Perfect for the beginner diver, this protected netted swimming baths provides a different experience with potential seahorses found on the nets
7-day weather forecast for Sydney, NSW sourced from Open-Meteo. Shows daily high/low temperatures, weather conditions and rain probability — useful for planning your drive to Gunnamatta Bay Baths.
7-day swell forecast for Gunnamatta Bay Baths, calculated using Pelagic's Hadal Conditions Intelligence™. Wave heights are site-specific — adjusted for Gunnamatta Bay Baths's exposure, orientation and depth profile. Colour bands show diveable conditions at this site: green is ideal, orange is marginal, red is undiveable.
5-day tide chart for Gunnamatta Bay Baths showing high and low tides with best at mid to high tide for depth and cleaner water conditions highlighted as green. Tidal movement directly affects visibility and current strength at Gunnamatta Bay Baths — plan your entry to coincide with the green windows for the best conditions.
Tide data is site-specific and accounts for Gunnamatta Bay Baths's tidal sensitivity. This site dives best best at mid to high tide for depth and cleaner water.
Gunnamatta Bay Baths is a protected netted swimming enclosure on the calm western shore of Port Hacking, and one of the most accessible dive sites in the Sutherland Shire. The baths sit in fully sheltered water, maxing out at 7 m, with a sandy and seagrass bottom that hosts a reliable cast of macro life — seahorses on the nets, stingrays resting in the shallows, nudibranchs on the structure, and the occasional octopus working the edges of the enclosure. It is a genuine beginner venue, a solid training location for lower visibility diving, and a dependable night dive option when conditions elsewhere are too rough.
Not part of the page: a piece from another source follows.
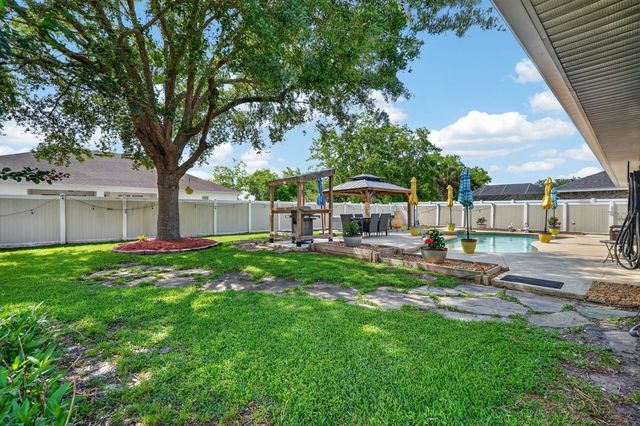 27 LYNDENHURST LANE, Palm Coast, FL 32137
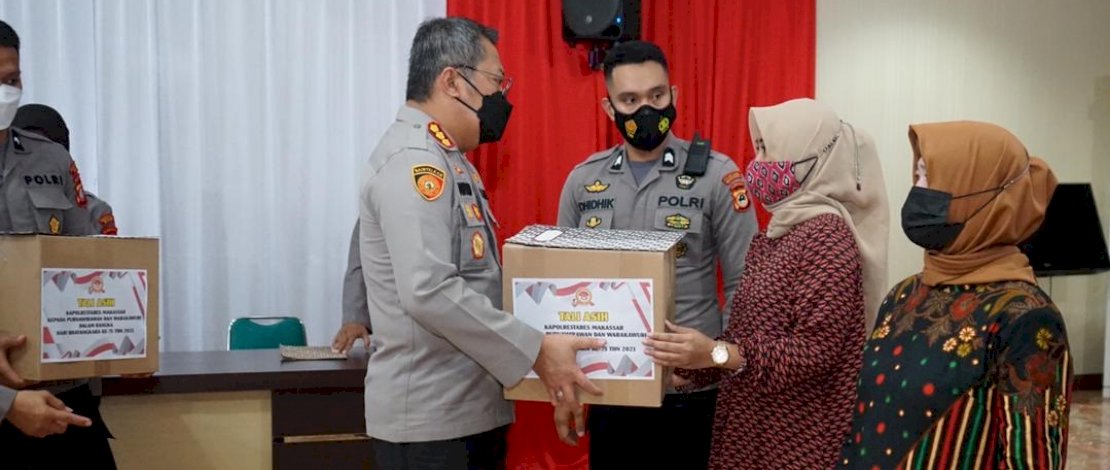 Kapolrestabes Makassar, Kombes Pol Witnu Urip Laksana, S.IK., menyerahkan bingkisan kepada purnawirawan dan warakawuri lingkungan Polrestabes Makassar, Senin, 28 Juni 2021.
Visibility averages 4 m and is extremely tide-sensitive — high tide is the single optimal window for water clarity. The site has the highest tide sensitivity rating possible, meaning visibility can halve at the wrong phase. The site is susceptible to runoff and is best avoided for at least a week after heavy rain. Avoid diving here after storms regardless of how the surface looks — water quality beneath can remain poor for longer than expected.
Buoyancy control is critical here. The silt bottom disturbs instantly and a single careless fin stroke can end visibility fast. Move slowly, stay horizontal, and keep fins well off the bottom throughout the dive. Always carry a dive knife — fishing lines drop from the foreshore and from small boats working the bay, and entanglement is a hazard that is present in and around the nets. Stingrays are common in the sandy shallows, so shuffle your feet rather than stepping normally as you enter and exit.
The baths are also one of the few Sydney sites where the stingray population is reliable enough to plan a dive specifically around. Smooth stingrays rest on the sandy patches and beneath the seagrass throughout the day and are particularly approachable at this site compared to more trafficked locations. Approaching slowly from the side rather than directly from above gives the best sighting opportunity without disturbing them. Shovelhead rays are also occasionally encountered in the deeper sand channels at the outer edge of the netting, and the combination of ray species with the resident seahorses makes Gunnamatta one of the more species-diverse shallow macro sites in the Sutherland Shire despite its modest depth and visibility.
The Gunnamatta Pavilion provides public toilets, changing facilities, and showers. The adjacent foreshore park has BBQs, a children's playground, a disabled toilet, and covered picnic areas — one of the better-equipped facilities of any dive site in the Sutherland Shire. The closest dive shop is Abyss Scuba Diving - 11.1 km away.